The colour of grief in Angel Patricks Amegbe’s ‘No Pink In A Rainbow’ – Kehinde Folorunsho

No Pink in a Rainbow, Masobe Books, 2024, 256 pages

There is no denying the fact that childlessness is perhaps the most devastating predicament for the African woman.

This is not to say that the condition is easy to bear elsewhere (Europe and the Americas); but the substance of the attendant sorrow has a different colouration. This results largely from cultural dispositions. And there has been growing tension to either evade or refute that accusatory traditional viewpoint.

However, there is that unmistakable nudge to address life in its entirety of the same socio-cultural definition. Paradoxical as it may be, that is the starting point of the conflicts that encircle women’s life within the margins of their existence.

Point?

There is a unique attention to novels that address this struggle from one temporal setting to another. In reading Angel Patricks Amegbe’s No Pink In A Rainbow therefore, a flood of emotions runs through one’s essence. It is a novel whose style is another accomplishment in the radar of narratives raising the volume about the cancerous nature of the attendant grief of childlessness.

Naomi and Jan meet on Facebook. After several months of consistent correspondence, the love that has grown between them is much too insistent to deny the ultimate outcome: marriage. Naomi moves to Belgium to live with her love, Jan. There, this new phase of her life witnesses a fatal experience – a miscarriage.

Added to that is something very much like racial prejudice at her workplace, doubling the blades of her experience. But Jan is a loving husband. He tries to help her up from the deep emotional agony that swallows her up but almost to no avail.

Naomi’s grief stretches along the encounters she has with every human condition, while in Belgium. She loses herself entirely in indescribable deep grief. The world is dark around her even though she finds escape in her usual human indulgences. It is this futility of resuscitation that excites a memory from her teenage encounter within a family circle. The sedulous story ends in a resolve that will stir the reader to reconcile with societal expectations.

No Pink In A Rainbow is a work of pure human tribulation. The reader will be particularly excited by the brilliance invested in carrying the protagonist through such a very compact narrative. Besides the impactful deployment of certain devices, the past and the present are strung in an effective tapestry of mental, psychological, and emotional responses. This is evident in Naomi’s taciturnity which only succumbs to the relief of pleasures. The implication here is that it is almost impossible for a woman to recover from the abyss of a life broken apart by the overreaching sense of failure from the cultural disposition of her utilitarian womanhood. It is twice the agony today.

The availability of ultra-modern solutions does not prove a panacea to the guilt and disillusionment. The same failure persists with traditional and modern interventions.
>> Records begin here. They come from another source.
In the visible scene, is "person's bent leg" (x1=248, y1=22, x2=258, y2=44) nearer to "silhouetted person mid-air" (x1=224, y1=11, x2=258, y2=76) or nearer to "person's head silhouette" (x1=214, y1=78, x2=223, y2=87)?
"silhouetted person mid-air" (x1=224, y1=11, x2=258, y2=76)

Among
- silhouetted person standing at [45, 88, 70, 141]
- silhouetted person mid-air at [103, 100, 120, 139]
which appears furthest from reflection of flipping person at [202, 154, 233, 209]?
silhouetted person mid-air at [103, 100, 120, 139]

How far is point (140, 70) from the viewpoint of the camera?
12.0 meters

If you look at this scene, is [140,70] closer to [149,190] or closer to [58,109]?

The privileges of civilisation only deepen the crevice created by the expectations about marriage and the joy of motherhood.

Amegbe can show this with a coherent sequence. Every element of the story, as the reader will discover, coheres with another to underscore the thematic concerns.

Still, a momentous pull about the narrative is the atmospheric grasp of an artistic presence. While the incidents are not a novel condition, they are portrayed through an unequalled exactitude of emotional chaos so that the inner conflict is finely interspersed with the enormity of scarred memories.

Where the reader may be used to experiencing such a trajectory; they most likely have yet to feel the intensity with which No Pink In A Rainbow sweeps them through the defining conflict(s) of a devastated womanhood. It foregrounds the premise that there is no pigment in our socio-cultural institutions which offers women the urgent relief from the intertwined and entwining compulsion to prove their position. It is a monologue on the memorials that traverse childhood and adulthood put together, prising open the bottled-up compartments of the politics (sex and relationship) that qualifies female representation.

Of course, there has never been pink in the rainbow. But we keep hatching creative conditions to escape the known fact. Amegbe’s narrative prowess is enriched with images and symbols purposed to facilitate judgements from a cult of readers whose acumen for the ideal hero is an organised process of signification.

The thematisation of the chapters into a framework of astrological components achieves an accompaniment with elements of literariness. Littering the text are profound tools for an analytic reading. That is, beyond the immediacy of pleasure, No Pink In A Rainbow is a heavyweight text on the emotional, mental and psychological balance of life that operates as a circus of failed expectations.

True, No Pink In A Rainbow is preoccupied with the theme of grief, but grief in this telling becomes a motley of a past that cannot be changed, a present that cannot be accepted and a future that cannot be defined. Angel Patricks Amegbe suggests that grief is an aftertaste of social and cultural predicaments that have sabotaged the will to survive. The victim does not weep so much for what is lost as for what will never assume its primeval meaning. Notable still are the themes of migration, love and affection, sexual abuse, racial prejudice, friendship, homecoming, disillusionment, trauma and survival, motherhood, etc. They are ideas suggested with the outstanding elements that undergird the coherent plot.

 

***Kehinde Folorunsho is a literary critic and a scholar of literature. He is the recipient of the 2025 Ken Saro-Wiwa Prize for book review.